Using AI in Industrial Systems: User Interfaces
This is a continuation of the Using AI in Industrial Systems: A High Level Architecture Overview article where I'll be diving deeper into the UI components of the whole system, why are they important and what impact do they have on the system as a whole.
If you don't remember the high level diagram overview from the main article, here's a refresher:
I'll be describing the UI components, and not just the one that ran in the local environment, but other UIs that were a part of the whole system as well.
User Interface
So, the main point of the user interface (UI) is to be a point or way of connecting the user and the computer. It allows the computer to output/present data to the user, and the user to input the data into the computer, thus controlling it in one way or the other. Overall user interaction with the computer is also called user experience (UX) and plays an important part when designing a UI.
Our UI could be roughly split into local and cloud UI. Where it's placed, depends on where it's running: either on an edge device locally, or in the cloud. I'll go through both.
Local UI
Local UI can be further split into device controller (DC) and monitoring UI.
Device controller UI (DCUI)
The main interface for controlling our devices was the device controller UI or DCUI.
It was developed as a fullstack containerized app, but I consider it mainly as a UI component.
Backend
The "backend" part was written in Go and was mainly just an interface to get the data to or from the DC.
Frontend
The frontend part was done in Angular and was fully configurable. The UI was running in a Chrome browser in kiosk mode, meaning it only showed our UI, and the user had no access to the underlying operating system everything was running on.
The access to the home screen could be protected with a PIN code, which would provide a quick and secure access to the DCUI.
The home and subsequent screens had a grid like pattern that would allow us to put widgets of various types (text and time displays, a/sync buttons, toggle switches, number inputs...) on the grid, thus allowing us to fully customise the UI to fit the client's needs.
The number of screens and types of widgets on each screen's grid were configured via a JSON file.
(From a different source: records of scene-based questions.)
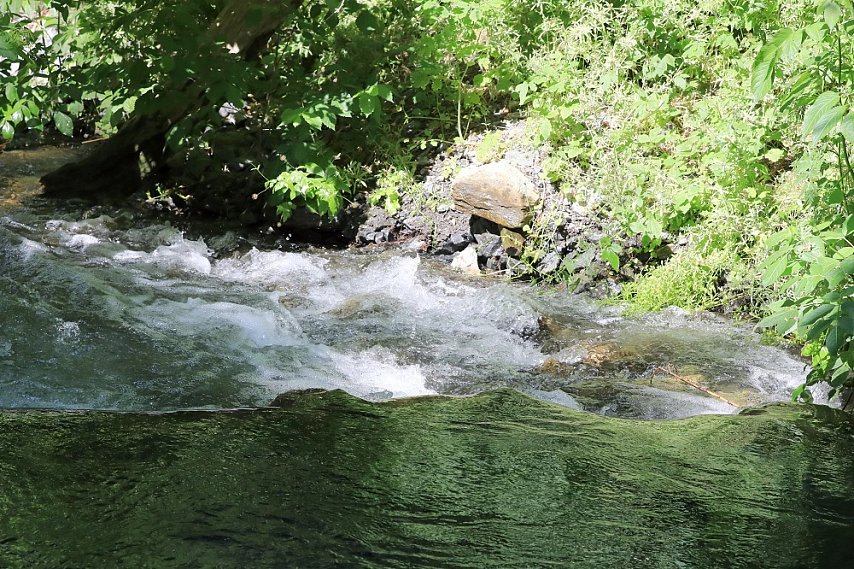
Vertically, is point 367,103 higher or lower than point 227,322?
higher

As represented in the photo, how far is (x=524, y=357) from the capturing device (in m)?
4.64

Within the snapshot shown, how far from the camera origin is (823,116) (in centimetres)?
294

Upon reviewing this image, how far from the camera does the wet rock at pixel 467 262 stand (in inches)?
240

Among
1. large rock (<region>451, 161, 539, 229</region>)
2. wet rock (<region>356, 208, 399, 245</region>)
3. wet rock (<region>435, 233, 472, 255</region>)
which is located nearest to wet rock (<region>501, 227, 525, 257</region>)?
large rock (<region>451, 161, 539, 229</region>)

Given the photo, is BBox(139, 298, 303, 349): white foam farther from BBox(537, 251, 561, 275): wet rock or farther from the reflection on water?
BBox(537, 251, 561, 275): wet rock

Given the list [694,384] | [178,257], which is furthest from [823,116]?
[178,257]

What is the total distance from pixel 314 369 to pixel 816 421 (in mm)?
2274

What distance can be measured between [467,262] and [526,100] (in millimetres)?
1512

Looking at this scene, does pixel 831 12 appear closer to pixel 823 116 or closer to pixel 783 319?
pixel 823 116

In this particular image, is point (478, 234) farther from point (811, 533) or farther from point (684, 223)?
point (811, 533)

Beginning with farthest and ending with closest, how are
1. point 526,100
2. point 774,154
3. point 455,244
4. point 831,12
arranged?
1. point 526,100
2. point 455,244
3. point 774,154
4. point 831,12

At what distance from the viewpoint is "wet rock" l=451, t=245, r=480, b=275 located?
240 inches

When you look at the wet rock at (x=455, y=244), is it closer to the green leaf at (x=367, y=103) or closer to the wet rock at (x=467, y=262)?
the wet rock at (x=467, y=262)

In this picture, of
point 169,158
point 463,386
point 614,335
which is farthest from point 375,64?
point 463,386
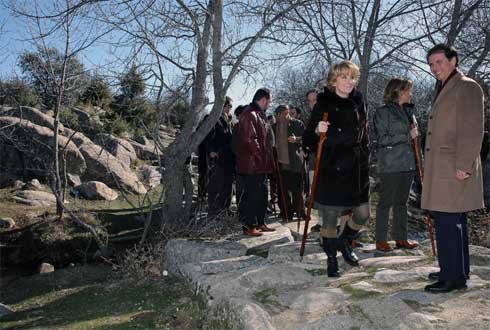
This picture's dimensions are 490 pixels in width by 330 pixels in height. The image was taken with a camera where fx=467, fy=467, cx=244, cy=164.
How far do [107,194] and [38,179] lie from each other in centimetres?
238

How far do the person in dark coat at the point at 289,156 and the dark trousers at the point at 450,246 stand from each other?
3729 mm

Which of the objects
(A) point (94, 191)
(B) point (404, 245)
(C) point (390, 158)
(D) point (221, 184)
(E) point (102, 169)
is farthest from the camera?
(E) point (102, 169)

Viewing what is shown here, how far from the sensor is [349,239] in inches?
179

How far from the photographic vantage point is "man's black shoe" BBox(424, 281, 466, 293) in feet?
11.4

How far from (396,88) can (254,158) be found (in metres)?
1.94

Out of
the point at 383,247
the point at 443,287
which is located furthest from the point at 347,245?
the point at 443,287

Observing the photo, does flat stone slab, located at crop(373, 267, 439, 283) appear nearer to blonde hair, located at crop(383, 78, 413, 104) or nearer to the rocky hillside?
blonde hair, located at crop(383, 78, 413, 104)

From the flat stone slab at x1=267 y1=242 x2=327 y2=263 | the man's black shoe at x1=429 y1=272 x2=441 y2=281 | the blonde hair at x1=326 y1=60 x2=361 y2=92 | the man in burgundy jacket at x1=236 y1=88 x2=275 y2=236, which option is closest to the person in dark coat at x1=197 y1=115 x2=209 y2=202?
the man in burgundy jacket at x1=236 y1=88 x2=275 y2=236

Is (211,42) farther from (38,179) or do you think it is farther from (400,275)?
(38,179)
This UI also supported showing popups so that various info, warning or error messages could be shown to the user.
The home screen also had a special DC bar at the top, allowing the user to start, pause, resume or stop the device and to see what state the device was currently in.
Since the DCUI was developed as a web page, it was also accessible remotely via our VPN and SSH port forwarding, giving us the option of remote monitoring and troubleshooting.
We could also add HTML iframes into the DCUI's screens, meaning we could extend its functionality even further. For instance, we could show what the AI was seeing (images or video stream) to make sure the model was performing as it should. Or, we could add a different AI view where the user could help the AI learn on and classify new cases, giving the model feedback for improvement. Another option was showing the user a 3D view of the device and its current position with annotations showing what part of the device might be at fault.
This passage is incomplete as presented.